● Problem requirements
Transcribe the sales terms below word for word, starting with "11. Other Provisions" and going on through "regulations.".

● Selected text
++++++++
9.3. If the circumstances of force majeure last for
more than 3 (three) months, either Party may terminate the Agreement by
notifying the other Party in writing.

10. Dispute Resolution Procedure

10.1. These Terms, as well as the legal relationship
between the Buyer and the Seller, are governed by the laws of the Republic of
Estonia.
10.2. All disputes arising between the Buyer and the
Seller in connection with these Terms are subject to resolution in accordance
with the laws of the Republic of Estonia.
10.3. Disputes related to the Buyer’s authority on the
Website or arising in connection with the performance, interpretation, or
termination of this Agreement shall be resolved through negotiations between
the Buyer and the Seller.
10.4. All claims by the Buyer must be sent to the
email address info@cryptotech.ee.
10.5. If the dispute cannot be resolved through
negotiations, the Buyer, if a natural person, has the right to:
10.5.1. Contact the Consumer Disputes Committee. The Committee is authorized to
review disputes arising from contractual obligations between the Buyer and the
Seller. The review of such disputes by the Committee is free of charge for the
Buyer;
10.5.2. Use the Consumer Dispute Resolution Platform (ODR), available at http://ec.europa.eu/odr.
10.6. If the dispute cannot be resolved through
negotiations, the Buyer, if a legal person, has the right to take the matter to court.

11. Other Provisions

11.1. These Terms do not limit or diminish the rights
of the Buyer provided by applicable law, including consumer protection
regulations.
11.2. The Seller sells only equipment and does not
provide services in the fields of investment or financial activities.
11.3. All information provided by the Seller does not
constitute financial, investment, tax, legal, or insurance advice and is
provided solely for informational purposes. The Seller is not liable for any
losses, lost profits, or other financial damages that the Buyer may incur as a
result of using this information. All risks associated with financial decisions
are fully assumed by the Buyer, who evaluates them independently.
++++++++
● Given material
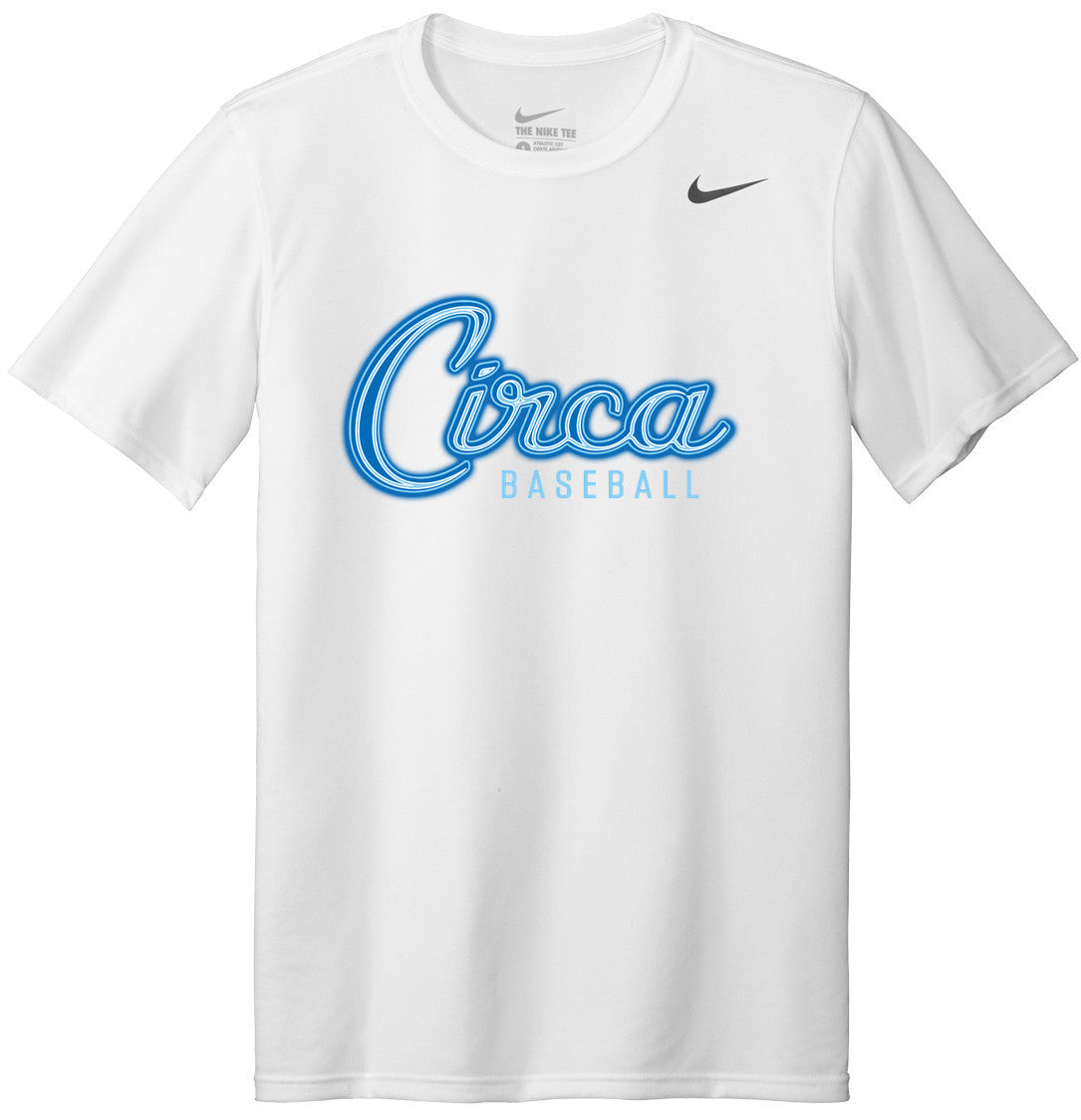 Nike Team rLegend Tee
++++++++
● Response for this exercise
11. Other Provisions

11.1. These Terms do not limit or diminish the rights
of the Buyer provided by applicable law, including consumer protection
regulations.